The utility model provides a can restrain and produce lubricated bad electric tool's reduction gear fuel feeding structure and have the electric tool of this structure between the gear. A groove (14a) is provided on the lower surface of the motor bracket (14), a felt member (16) capable of being impregnated with lubricating oil is disposed in the groove (14a), the opening of the groove (14a) is covered with a gasket (15), a through hole (15a) communicating with the inside of the groove (14a) is provided in the gasket (15), and the lubricating oil is supplied to the meshing section (C) of the gear via the through hole (15 a). Thus, poor lubrication between gears can be suppressed.

Description

Reduction gear oil supply structure of electric tool and electric tool

Technical Field

The utility model relates to an electric tool's reduction gear oil feeding structure and electric tool.

Background

In an electric power tool, a reduction gear train is generally provided between a motor and a tool bit (e.g., a grindstone), and lubricating oil is contained in the reduction gear train, so that gears can be lubricated well, and the service life of the reduction gear train is prolonged. In some cases, the electric power tool may be kept in a specific posture for a long period of time during machining work, and in this case, in the speed reduction mechanism, a part of the gear meshing portions may be continuously drained with the lubricating oil for a long period of time, thereby causing poor lubrication.
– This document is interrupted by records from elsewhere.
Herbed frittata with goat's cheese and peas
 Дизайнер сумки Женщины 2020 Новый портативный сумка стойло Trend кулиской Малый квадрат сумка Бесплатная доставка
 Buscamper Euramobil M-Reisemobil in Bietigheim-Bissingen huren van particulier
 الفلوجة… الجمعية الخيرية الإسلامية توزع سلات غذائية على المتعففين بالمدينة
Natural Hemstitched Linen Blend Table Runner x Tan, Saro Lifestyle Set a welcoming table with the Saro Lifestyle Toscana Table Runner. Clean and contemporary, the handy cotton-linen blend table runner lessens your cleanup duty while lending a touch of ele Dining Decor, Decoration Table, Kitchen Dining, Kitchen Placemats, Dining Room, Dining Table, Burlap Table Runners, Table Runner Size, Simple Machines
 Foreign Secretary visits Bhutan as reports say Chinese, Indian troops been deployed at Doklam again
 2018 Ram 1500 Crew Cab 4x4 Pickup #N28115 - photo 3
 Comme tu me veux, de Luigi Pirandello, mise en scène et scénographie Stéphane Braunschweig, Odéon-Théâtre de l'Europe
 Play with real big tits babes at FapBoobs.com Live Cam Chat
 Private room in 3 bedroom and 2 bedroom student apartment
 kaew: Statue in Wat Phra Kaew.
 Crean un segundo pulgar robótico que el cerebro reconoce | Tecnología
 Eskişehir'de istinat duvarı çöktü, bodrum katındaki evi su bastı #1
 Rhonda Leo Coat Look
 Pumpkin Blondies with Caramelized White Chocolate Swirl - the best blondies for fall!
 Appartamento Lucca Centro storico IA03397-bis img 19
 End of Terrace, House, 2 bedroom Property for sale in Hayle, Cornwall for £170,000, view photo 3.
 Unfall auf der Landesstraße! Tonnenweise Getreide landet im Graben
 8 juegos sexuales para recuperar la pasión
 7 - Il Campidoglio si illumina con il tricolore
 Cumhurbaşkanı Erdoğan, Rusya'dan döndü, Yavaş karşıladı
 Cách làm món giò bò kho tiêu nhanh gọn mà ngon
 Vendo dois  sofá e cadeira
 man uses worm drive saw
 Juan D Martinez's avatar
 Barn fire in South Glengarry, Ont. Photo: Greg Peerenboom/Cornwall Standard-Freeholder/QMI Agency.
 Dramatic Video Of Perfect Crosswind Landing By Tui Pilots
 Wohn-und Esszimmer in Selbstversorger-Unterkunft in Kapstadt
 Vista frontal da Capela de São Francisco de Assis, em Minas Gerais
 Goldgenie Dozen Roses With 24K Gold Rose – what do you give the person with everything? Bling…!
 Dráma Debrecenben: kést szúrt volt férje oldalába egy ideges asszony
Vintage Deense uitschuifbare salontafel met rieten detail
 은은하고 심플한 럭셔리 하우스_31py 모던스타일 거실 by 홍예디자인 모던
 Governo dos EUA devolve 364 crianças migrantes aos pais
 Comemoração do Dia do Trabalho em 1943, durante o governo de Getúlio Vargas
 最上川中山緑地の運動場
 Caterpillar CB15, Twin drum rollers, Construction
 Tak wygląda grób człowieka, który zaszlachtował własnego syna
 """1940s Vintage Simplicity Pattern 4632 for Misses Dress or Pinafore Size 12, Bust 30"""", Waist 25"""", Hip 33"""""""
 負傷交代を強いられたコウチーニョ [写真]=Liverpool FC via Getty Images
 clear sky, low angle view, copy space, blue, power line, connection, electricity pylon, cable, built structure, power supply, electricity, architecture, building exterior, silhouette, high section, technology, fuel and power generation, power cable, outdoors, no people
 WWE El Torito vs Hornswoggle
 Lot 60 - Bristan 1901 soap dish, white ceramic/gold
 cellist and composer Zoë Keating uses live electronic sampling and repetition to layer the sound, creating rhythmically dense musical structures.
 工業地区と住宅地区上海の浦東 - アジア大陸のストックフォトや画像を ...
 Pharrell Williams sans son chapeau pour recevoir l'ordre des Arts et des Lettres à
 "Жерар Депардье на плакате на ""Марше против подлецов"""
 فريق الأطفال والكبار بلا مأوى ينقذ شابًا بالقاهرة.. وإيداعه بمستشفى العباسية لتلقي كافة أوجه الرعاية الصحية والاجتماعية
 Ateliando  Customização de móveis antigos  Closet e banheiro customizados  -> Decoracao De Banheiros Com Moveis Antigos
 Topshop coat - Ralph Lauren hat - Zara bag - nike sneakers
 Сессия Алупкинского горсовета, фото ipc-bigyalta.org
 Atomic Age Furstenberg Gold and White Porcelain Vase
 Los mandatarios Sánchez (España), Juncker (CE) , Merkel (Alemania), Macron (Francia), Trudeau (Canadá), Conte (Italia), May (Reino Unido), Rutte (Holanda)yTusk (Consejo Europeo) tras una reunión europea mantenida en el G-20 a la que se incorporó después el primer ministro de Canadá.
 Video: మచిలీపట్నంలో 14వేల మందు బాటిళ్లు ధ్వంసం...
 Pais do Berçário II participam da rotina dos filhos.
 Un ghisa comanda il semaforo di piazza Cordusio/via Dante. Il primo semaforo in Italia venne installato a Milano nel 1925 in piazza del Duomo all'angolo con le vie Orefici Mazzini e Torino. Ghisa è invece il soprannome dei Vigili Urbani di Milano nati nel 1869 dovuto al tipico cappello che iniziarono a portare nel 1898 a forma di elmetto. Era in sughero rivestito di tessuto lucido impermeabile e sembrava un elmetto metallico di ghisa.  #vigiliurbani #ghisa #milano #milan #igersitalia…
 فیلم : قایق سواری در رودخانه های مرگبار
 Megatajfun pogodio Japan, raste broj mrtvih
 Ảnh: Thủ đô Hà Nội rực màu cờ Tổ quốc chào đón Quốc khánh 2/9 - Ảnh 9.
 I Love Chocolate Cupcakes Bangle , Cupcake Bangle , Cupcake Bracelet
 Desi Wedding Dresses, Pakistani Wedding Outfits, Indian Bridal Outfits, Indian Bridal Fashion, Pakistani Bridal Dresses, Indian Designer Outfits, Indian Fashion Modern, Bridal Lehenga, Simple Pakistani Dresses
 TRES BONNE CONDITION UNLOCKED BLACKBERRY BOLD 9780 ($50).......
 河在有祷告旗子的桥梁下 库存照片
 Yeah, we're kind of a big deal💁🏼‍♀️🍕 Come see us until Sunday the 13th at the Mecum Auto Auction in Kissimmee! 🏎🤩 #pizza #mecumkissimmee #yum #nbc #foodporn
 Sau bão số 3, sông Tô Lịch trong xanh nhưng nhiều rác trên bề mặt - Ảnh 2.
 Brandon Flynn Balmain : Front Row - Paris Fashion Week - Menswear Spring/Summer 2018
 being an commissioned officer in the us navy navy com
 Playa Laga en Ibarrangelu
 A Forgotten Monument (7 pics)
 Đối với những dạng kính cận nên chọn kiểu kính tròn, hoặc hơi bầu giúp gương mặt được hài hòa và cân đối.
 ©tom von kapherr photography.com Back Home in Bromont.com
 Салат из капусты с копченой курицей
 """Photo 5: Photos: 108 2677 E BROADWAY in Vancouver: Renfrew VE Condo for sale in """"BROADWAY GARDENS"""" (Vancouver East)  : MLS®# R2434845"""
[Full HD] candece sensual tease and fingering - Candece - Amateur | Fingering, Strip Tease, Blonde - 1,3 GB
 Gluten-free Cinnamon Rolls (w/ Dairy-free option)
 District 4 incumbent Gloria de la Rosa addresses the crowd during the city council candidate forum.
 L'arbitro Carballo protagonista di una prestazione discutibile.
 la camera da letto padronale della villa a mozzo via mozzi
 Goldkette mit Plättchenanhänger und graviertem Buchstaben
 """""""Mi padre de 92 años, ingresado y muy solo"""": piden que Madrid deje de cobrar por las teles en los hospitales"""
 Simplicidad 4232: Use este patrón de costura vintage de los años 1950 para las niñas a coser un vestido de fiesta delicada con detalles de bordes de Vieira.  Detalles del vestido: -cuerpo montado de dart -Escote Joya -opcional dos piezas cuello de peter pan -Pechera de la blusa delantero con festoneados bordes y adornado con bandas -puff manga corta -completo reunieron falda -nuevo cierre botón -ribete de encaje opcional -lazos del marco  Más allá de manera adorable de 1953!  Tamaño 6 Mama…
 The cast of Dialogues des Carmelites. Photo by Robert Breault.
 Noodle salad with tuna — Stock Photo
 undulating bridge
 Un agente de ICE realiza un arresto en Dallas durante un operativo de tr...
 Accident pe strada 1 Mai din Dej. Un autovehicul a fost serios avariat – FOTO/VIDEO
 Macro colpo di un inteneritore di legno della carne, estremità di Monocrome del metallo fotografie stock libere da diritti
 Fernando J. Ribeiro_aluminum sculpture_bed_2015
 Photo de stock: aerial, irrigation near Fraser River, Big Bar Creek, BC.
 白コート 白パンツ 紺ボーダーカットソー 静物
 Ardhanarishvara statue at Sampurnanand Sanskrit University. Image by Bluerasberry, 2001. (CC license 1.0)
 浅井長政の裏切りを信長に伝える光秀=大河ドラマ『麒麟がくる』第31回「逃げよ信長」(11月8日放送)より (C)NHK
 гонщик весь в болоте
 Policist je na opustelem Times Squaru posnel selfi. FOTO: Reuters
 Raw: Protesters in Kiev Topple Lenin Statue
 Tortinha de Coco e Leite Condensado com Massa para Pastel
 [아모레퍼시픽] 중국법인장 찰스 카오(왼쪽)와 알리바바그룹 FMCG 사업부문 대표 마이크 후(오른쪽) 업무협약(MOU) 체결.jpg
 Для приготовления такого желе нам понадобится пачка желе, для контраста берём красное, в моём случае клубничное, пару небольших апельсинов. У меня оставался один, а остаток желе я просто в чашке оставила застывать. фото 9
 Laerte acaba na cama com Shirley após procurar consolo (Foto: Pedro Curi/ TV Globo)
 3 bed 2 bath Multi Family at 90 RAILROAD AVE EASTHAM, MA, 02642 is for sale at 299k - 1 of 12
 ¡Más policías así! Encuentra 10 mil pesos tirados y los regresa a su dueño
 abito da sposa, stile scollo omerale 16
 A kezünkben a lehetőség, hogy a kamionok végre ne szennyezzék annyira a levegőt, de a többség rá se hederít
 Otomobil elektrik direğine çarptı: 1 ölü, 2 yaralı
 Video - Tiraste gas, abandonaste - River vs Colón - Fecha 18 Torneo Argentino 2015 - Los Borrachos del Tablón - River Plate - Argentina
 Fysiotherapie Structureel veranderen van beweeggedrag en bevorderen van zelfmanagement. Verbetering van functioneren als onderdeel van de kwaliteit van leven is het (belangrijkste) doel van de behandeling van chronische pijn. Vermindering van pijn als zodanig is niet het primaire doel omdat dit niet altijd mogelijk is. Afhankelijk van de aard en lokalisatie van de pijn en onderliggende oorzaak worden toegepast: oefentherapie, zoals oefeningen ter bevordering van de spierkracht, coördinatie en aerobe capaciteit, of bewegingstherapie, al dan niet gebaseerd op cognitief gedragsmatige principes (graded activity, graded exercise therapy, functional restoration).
This is particularly true in multi-stage reduction gear trains.

SUMMERY OF THE UTILITY MODEL

In view of the above, an object of the present invention is to provide a reduction gear oil supply structure of an electric tool capable of suppressing occurrence of poor lubrication between gears, and an electric tool having the same.

In order to achieve the above object, the utility model provides an electric tool's reduction gear oil feeding structure, electric tool has: the lubricating oil supply mechanism is provided with a lubricating oil holding space, and a lubricating oil impregnated member is accommodated in the lubricating oil holding space.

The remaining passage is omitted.